Quantitative data which followed a normal distribution were expressed as means ± standard deviation and those that did not follow a normal distribution were presented as median and percentages. Qualitative data were not represented by percentages. Shapiro Wilk's test was used to verify data compatibility with a normal distribution. For the comparison of the groups which are not compatible with a normal distribution, Mann-Whitney U test was used when the number of groups was two, and Kruskal-Wallis H test was used when the number of groups was three or more. Spearman correlation analysis was used to assess the direction and the strength of the relationship between the variables that did not follow the normal distribution. Pearson Chi-Square, Pearson Exact, and Fisher exact analyzes were used for the analysis of the cross tables.

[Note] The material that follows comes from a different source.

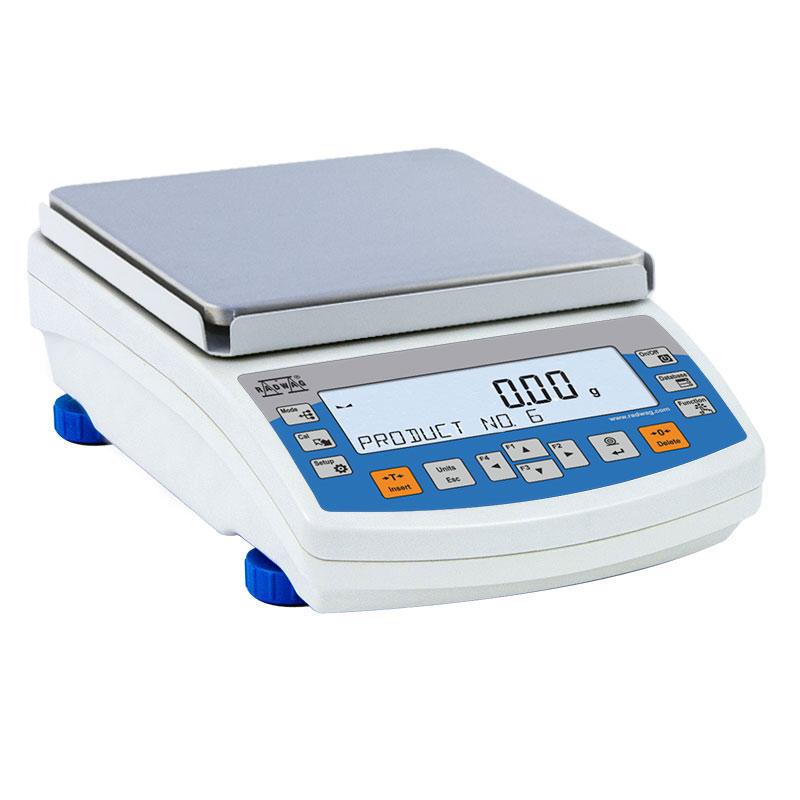 Analitik Terazi - PS4500.R2.M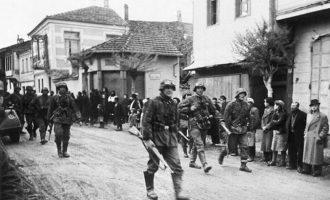 Η φρίκη των SS στο Δίστομο: Με τα μάτια της Παναγούλας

ROC (receiver-operating characteristics) analyses were used to determine the appropriate cutoff point for independent markers and to calculate sensitivity and specificity values. IBM SPSS 21.0 and MedCalc 16.8 were used in the analysis. A P value of 5% or lower was set as a statistical significance criterion.


   Results Top


One hundred four patients that were diagnosed with upper GI bleeding and had upper endoscopy were included in the study. Sixty (57%) of them were man. The mean age of the patients was 66.27 ± 17.64 (min: 21–max: 95). The analysis on the distribution of the endoscopy timing revealed that the procedure was performed approximately in 19.60 ± 18.51 h following the hospital admission. Of the patients who underwent endoscopy, 80 (76.9%) of them were in the early group and 24 (23.1%) of them were in the late group. The underlying causes and demographic characteristics of the study group are presented in [Table 1] and [Table 2].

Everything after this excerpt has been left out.